Clara et Hannah ouvrent leur blog, au printemps 2011 : l'écureuil du net ! à lire absolument !!!!
Merci à François Bon, qui a accueilli sur Publie.net les Carnets Lointains, et le Manuel anti-onirique.

samedi 26 mars 2011

L'∞, 82

— Et les philtres et les magies et les ensorcèlements, et les empoisonnements, tout cela, que ce monde aujourd'hui s'emploie à oublier, tout ce qu'il est possible d'imaginer en lisant ton histoire, de la puissance de la magie, … et elle, … la magicienne … tu n'en diras rien non plus …
— Non plus.
— Ce n'était pas une question.

De toutes façons, tu n'as pas la recette. Et même si tu l'avais, et même si tu me la donnais, à supposer tout cela, que tu l'aies, que tu ne l'aies pas oubliée, que tu me la donnes, à faire une à une, patiemment, toutes ces suppositions, que je n'ai aucune raison de faire, mais admettons, je ne suis pas sûre que je m'en servirais, de ce philtre. Pour quoi faire ? Tu ne l'as pas, de touts façons, ce descriptif, étape par étape, de tout ce qui ne se trouve plus, de tout ce qui as disparu de la surface de ce monde, je n'y crois pas une seconde, et cela poserait des problèmes de traduction invraisemblables, à n'en plus finir, pour rien, pour rien qu'une tisane à laquelle je ne croirais même pas. Je découvre qu'il est possible de se sentir seule, même en compagnie de la possibilité d'Ulysse. Même la compagnie de la possibilité d'Ulysse n'empêche pas de se sentir seule. Quelque boisson, une infusion de plantes, on y mettrait de cette plante qu'on compare toujours à une goutte de sang, dans toutes les langues, j'ai oublié son nom, Narcisse, Vénus, Jésus, ils sont tous là, sanguinolents, dans toutes les langues, sur un brin d'herbe, ça fait une fleur, avec tu fais une tisane et si tu la laisses macérer à la lumière de la lune, ça fait de la magie ? Je n'y crois pas. Pas une seconde.
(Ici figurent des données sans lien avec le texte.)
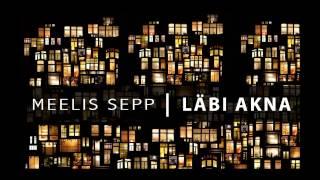 Meelis Sepp - Läbi Akna (2014)
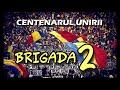 BRIGADA 2 - O Românie Naționalistă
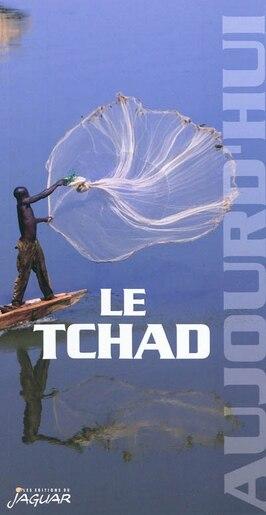 Le Tchad aujourd'hui by Tshitenge Lubabu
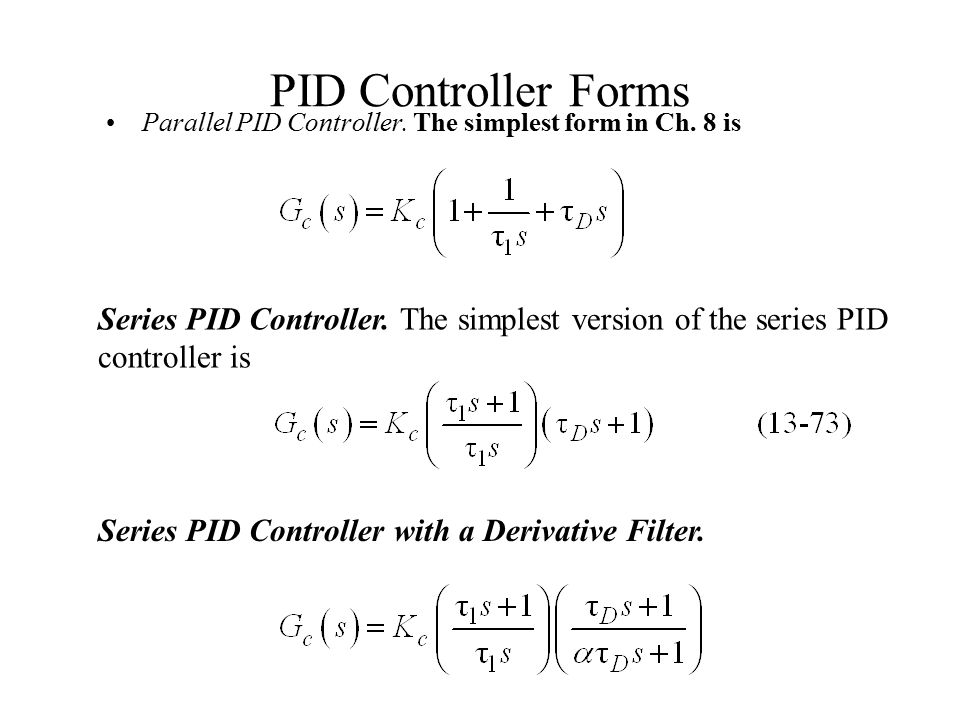 PID Controller Forms Parallel PID Controller. The simplest form in Ch. 8 is.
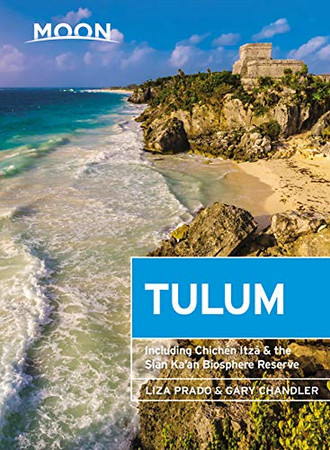 Moon Tulum: With Chich�n Itz� & the Sian Ka'an Biosphere Reserve (Travel Guide)
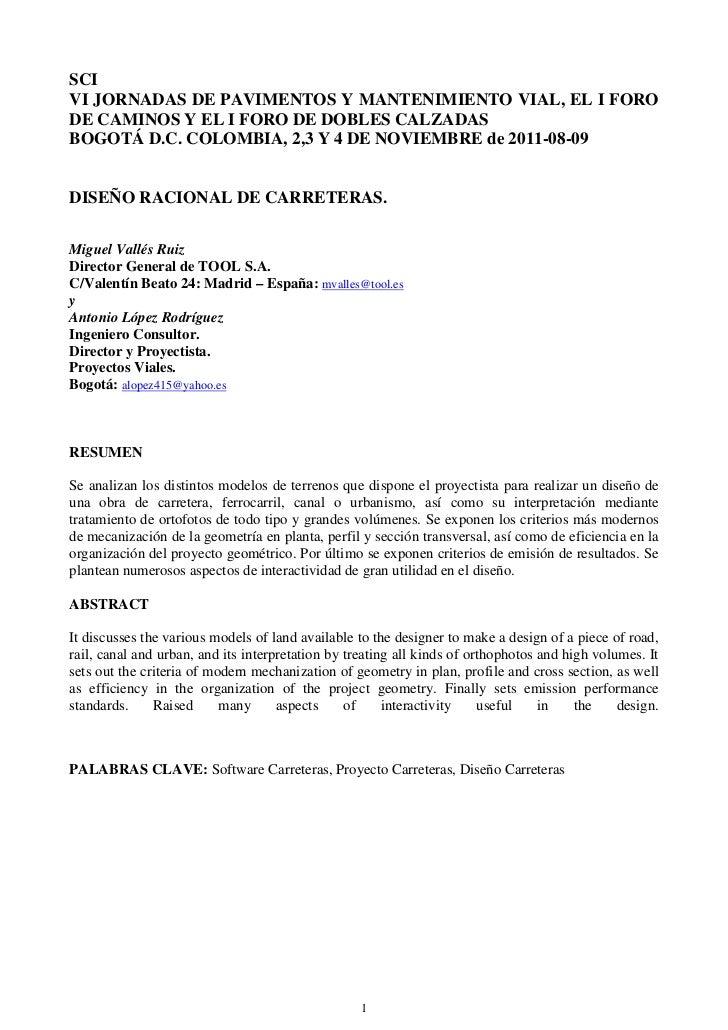 SCIVI JORNADAS DE PAVIMENTOS Y MANTENIMIENTO VIAL, EL I FORODE CAMINOS Y EL I FORO DE DOBLES CALZADASBOGOTÁ D.C. COLOMBIA,...
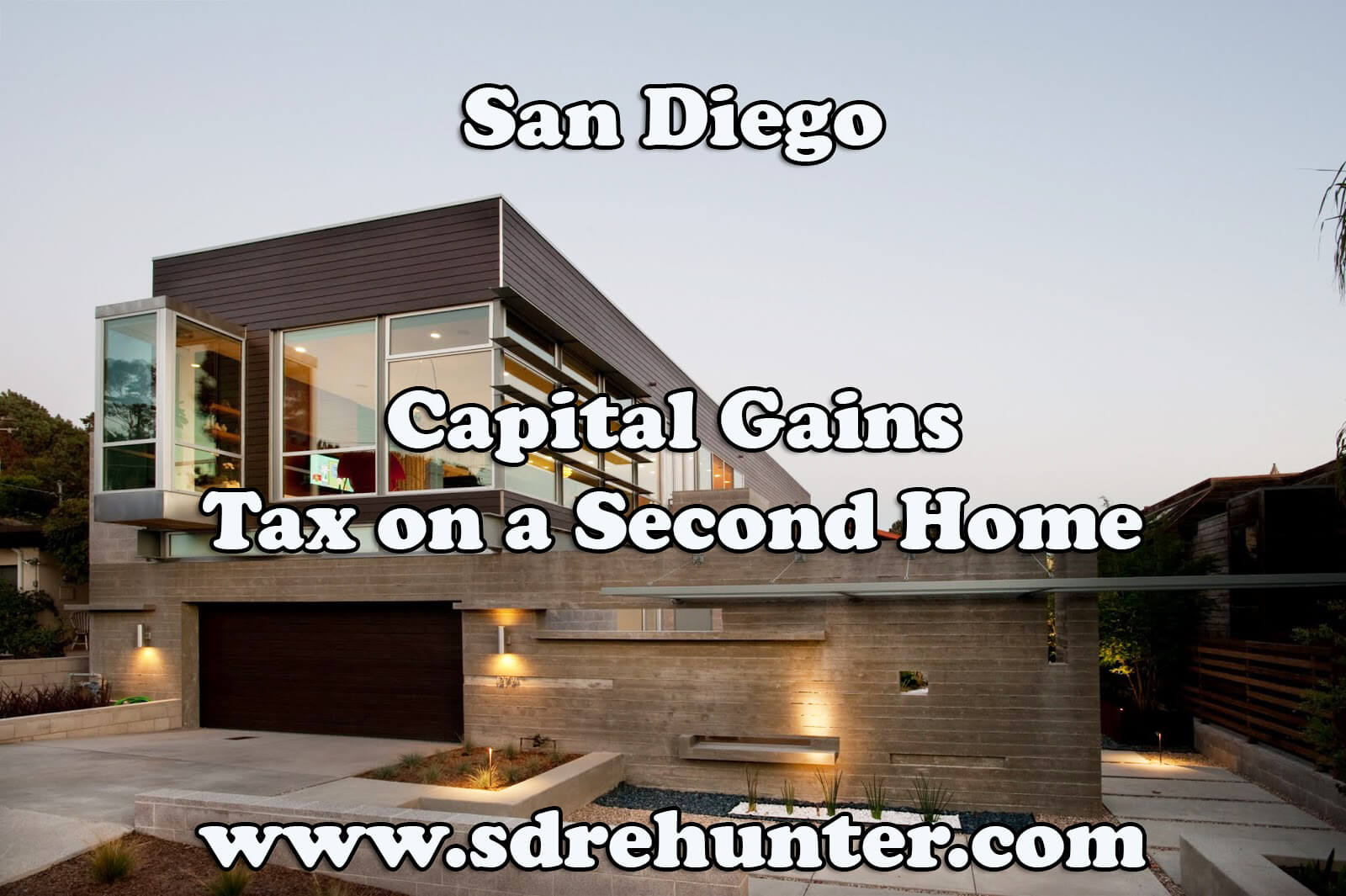 San Diego Capital Gains Tax on a Second Home (2017 Update)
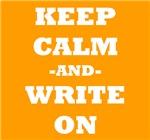 Keep Calm And Write On (Orange)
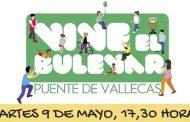 'Vive el Bulevar' de Puente de Vallecas este martes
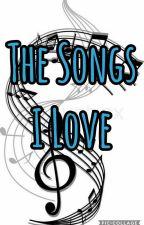 The Songs I Love by RauraFanatic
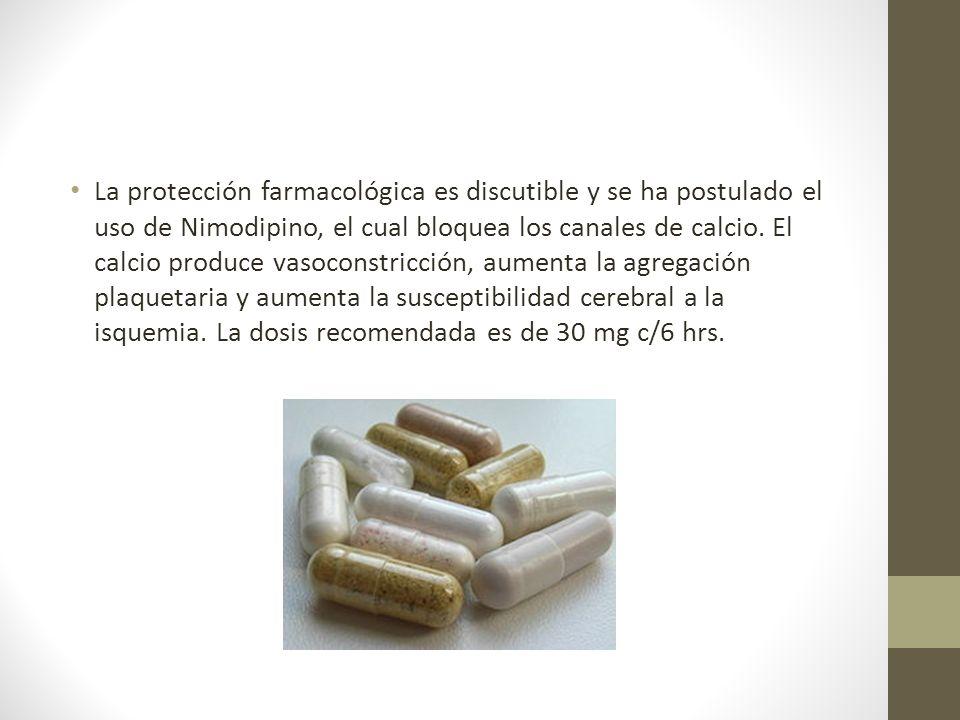 La protección farmacológica es discutible y se ha postulado el uso de Nimodipino, el cual bloquea los canales de calcio.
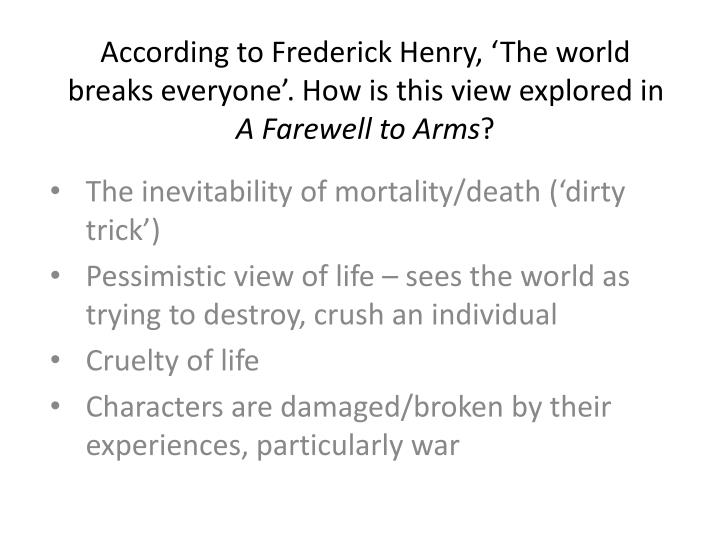 According to Frederick Henry, 'The world breaks everyone'. How is this view explored in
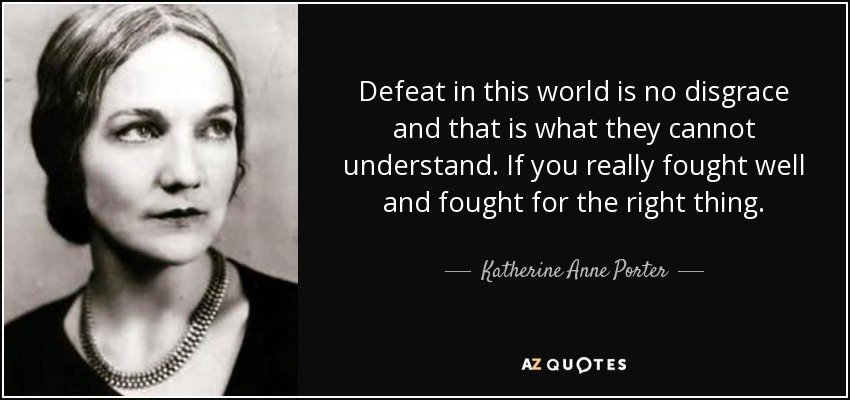 Defeat in this world is no disgrace and that is what they cannot understand. If you really fought well and fought for the right thing. - Katherine Anne Porter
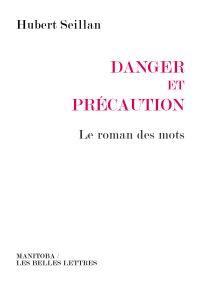 Danger et précaution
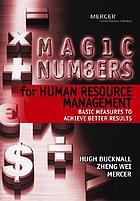Magic numbers for human resource management : basic measures to achieve better results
— Elle ne devait pas être très heureuse, Circé.
— Non.
— Ce n'était pas une question.

De toutes façons, nous, on a déjà tout ce qu'il nous faut, on a la médecine et le désespoir. C'est une double alternative à la magie, je ne te pose pas de questions. Parce que ça ne m'intéresse pas. On a le désespoir, le béton gris, les autoroutes qui s'effondrent, les centrales nucléaires, et on a tout ce qu'il nous faut, on a toutes sortes de petites gélules sous emballage aluminium avec date de péremption. Alors, la magie, les philtres, les sortilèges, on s'en passe. Il y a certainement des contre-indications entre les antidépresseurs et les philtres de ta Circé. Je ne prends ni l'un ni l'autre. Accoutumance à la lucidité. C'est amer. Mais au moins je ne te pose pas de questions auxquelles tu n'as pas envie de répondre. Et depuis que nous nous sommes croisés, dans un rayon de soleil, sur le vieux port, je trouve que nous nous entendons plutôt bien.

— Je ne te posais pas de question.
— Je ne te répondais pas.
— Moi, ça ne me gêne pas que tu sois silencieux.
— Tu peux poser toutes les questions que tu veux. Je répondrai si je veux.

Comme ça, au moins, les règles sont clairement énoncées.